Instructions to follow »
In your copy, include no images and return each entry exactly as written.

*** Opening of Information ***

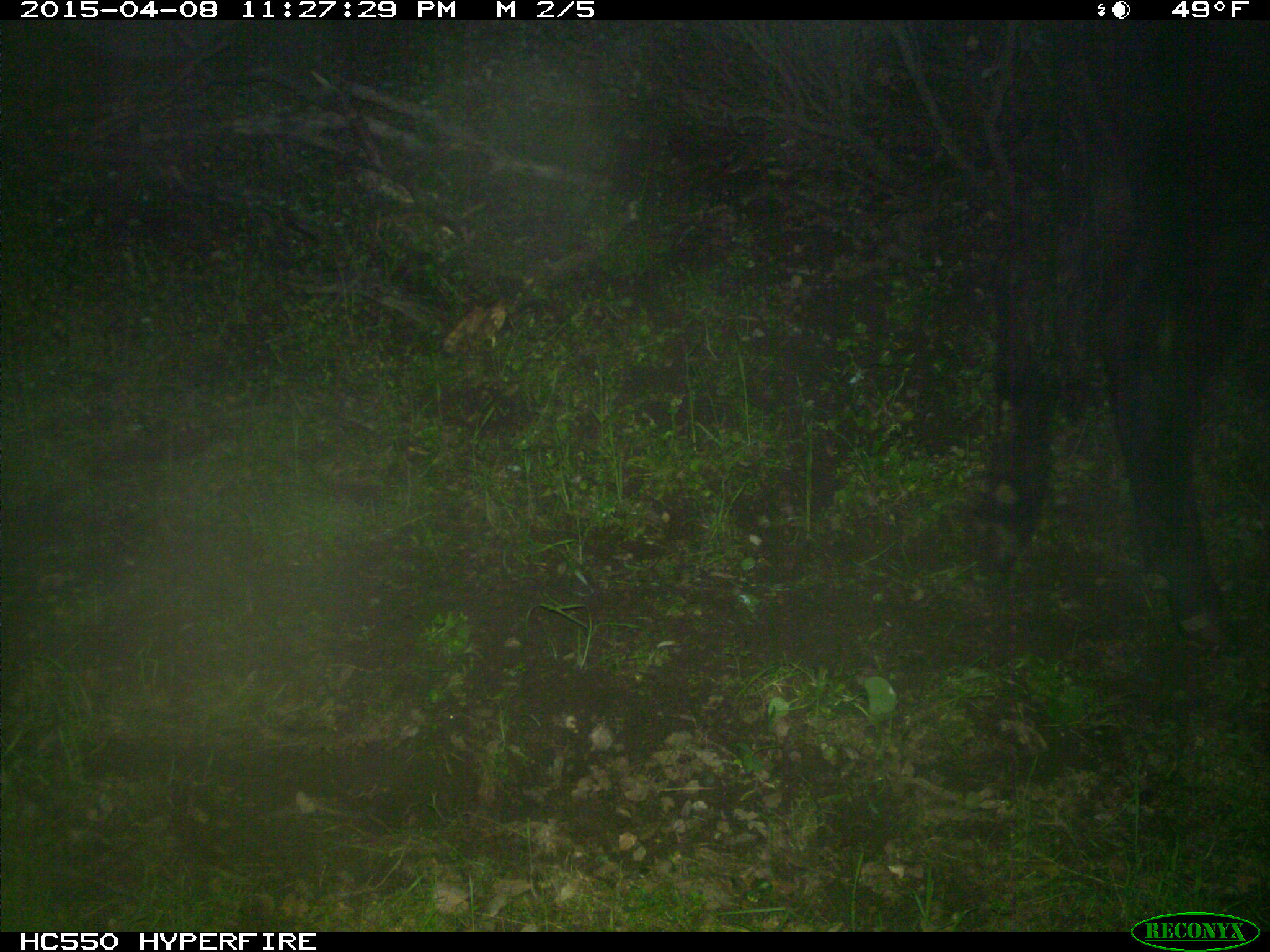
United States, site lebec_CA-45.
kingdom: Animalia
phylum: Chordata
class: Mammalia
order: Artiodactyla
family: Bovidae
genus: Bos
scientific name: Bos taurus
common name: domestic cow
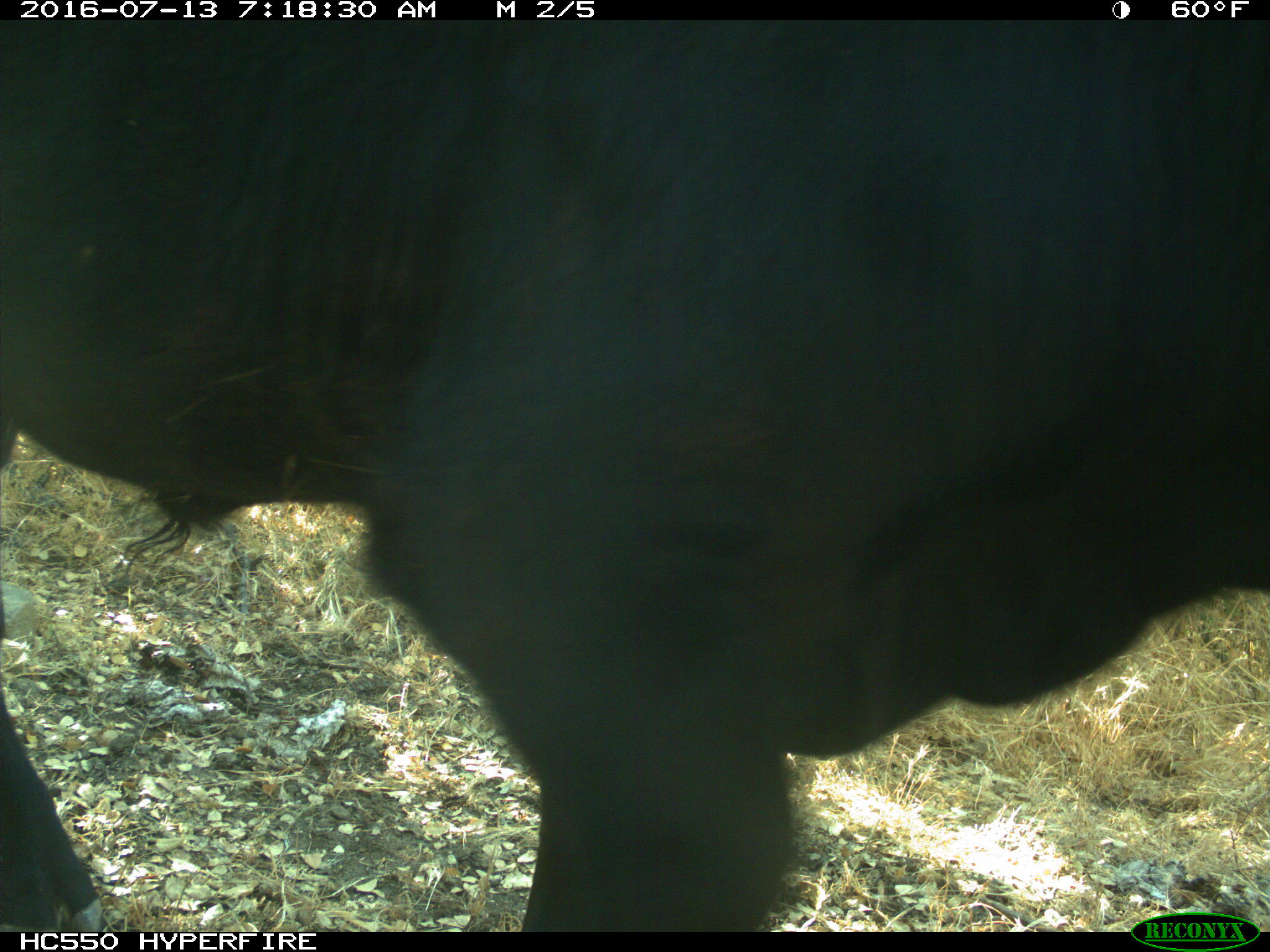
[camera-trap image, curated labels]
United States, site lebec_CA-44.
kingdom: Animalia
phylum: Chordata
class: Mammalia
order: Artiodactyla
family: Bovidae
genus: Bos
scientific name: Bos taurus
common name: domestic cow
Bos taurus (domestic cow).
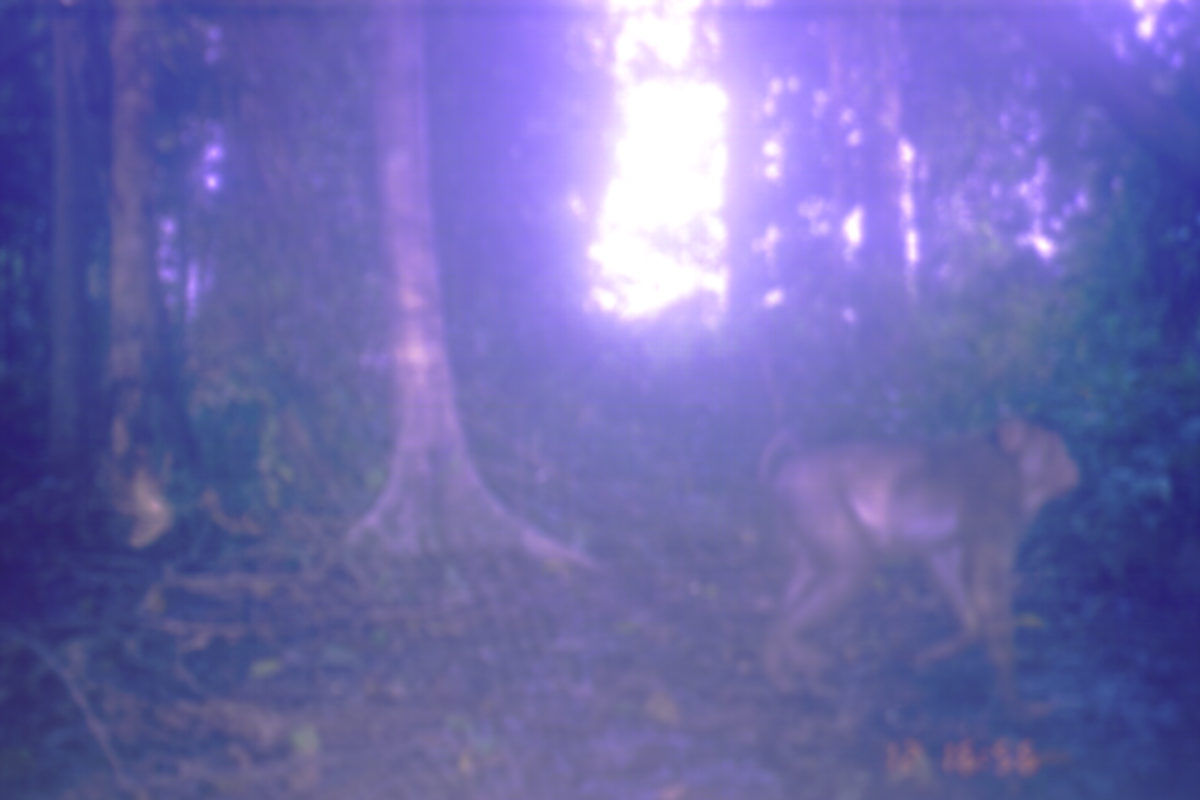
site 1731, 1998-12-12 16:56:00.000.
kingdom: Animalia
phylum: Chordata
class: Mammalia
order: Primates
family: Cercopithecidae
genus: Macaca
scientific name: Macaca nemestrina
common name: southern pig-tailed macaque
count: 1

*** Close of Information ***

Expected answer »
United States, site lebec_CA-45.
kingdom: Animalia
phylum: Chordata
class: Mammalia
order: Artiodactyla
family: Bovidae
genus: Bos
scientific name: Bos taurus
common name: domestic cow
[camera-trap image, curated labels]
United States, site lebec_CA-44.
kingdom: Animalia
phylum: Chordata
class: Mammalia
order: Artiodactyla
family: Bovidae
genus: Bos
scientific name: Bos taurus
common name: domestic cow
Bos taurus (domestic cow).
site 1731, 1998-12-12 16:56:00.000.
kingdom: Animalia
phylum: Chordata
class: Mammalia
order: Primates
family: Cercopithecidae
genus: Macaca
scientific name: Macaca nemestrina
common name: southern pig-tailed macaque
count: 1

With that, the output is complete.